● What the task asks
Print each line below verbatim, skipping every picture.

● Records for the task
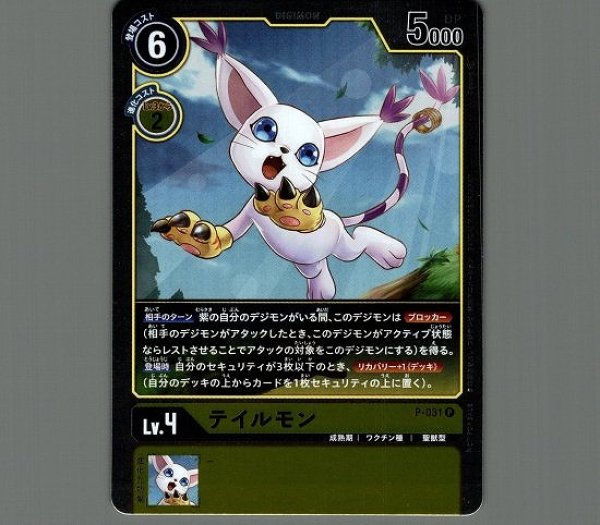 画像1: パラレル　テイルモン　P-031 P デジモン Lv.4 (1)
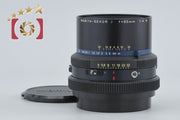 [Used] Mamiya SEKOR Z 65mm f/4 W for RZ67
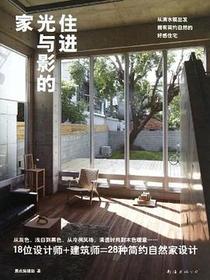 住进光与影的家
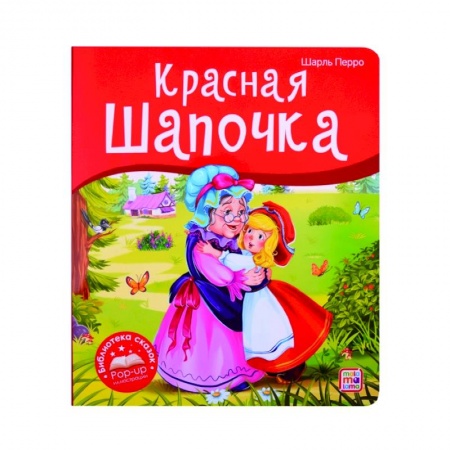 Сказки, книга Красная Шапочка. Книжка-панорамка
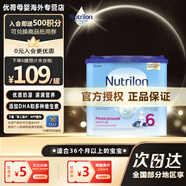 荷蘭牛欄（Nutrilon）官方直供經(jīng)典版Nutrilon嬰幼兒奶粉荷蘭進(jìn)口400-800g/罐易樂(lè )罐 6段400g 26.11到期 1罐裝(收藏優(yōu)先發(fā)貨)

● Task response
 画像1: パラレル　テイルモン　P-031 P デジモン Lv.4 (1)
 [Used] Mamiya SEKOR Z 65mm f/4 W for RZ67
 住进光与影的家
 Сказки, книга Красная Шапочка. Книжка-панорамка
 荷蘭牛欄（Nutrilon）官方直供經(jīng)典版Nutrilon嬰幼兒奶粉荷蘭進(jìn)口400-800g/罐易樂(lè )罐 6段400g 26.11到期 1罐裝(收藏優(yōu)先發(fā)貨)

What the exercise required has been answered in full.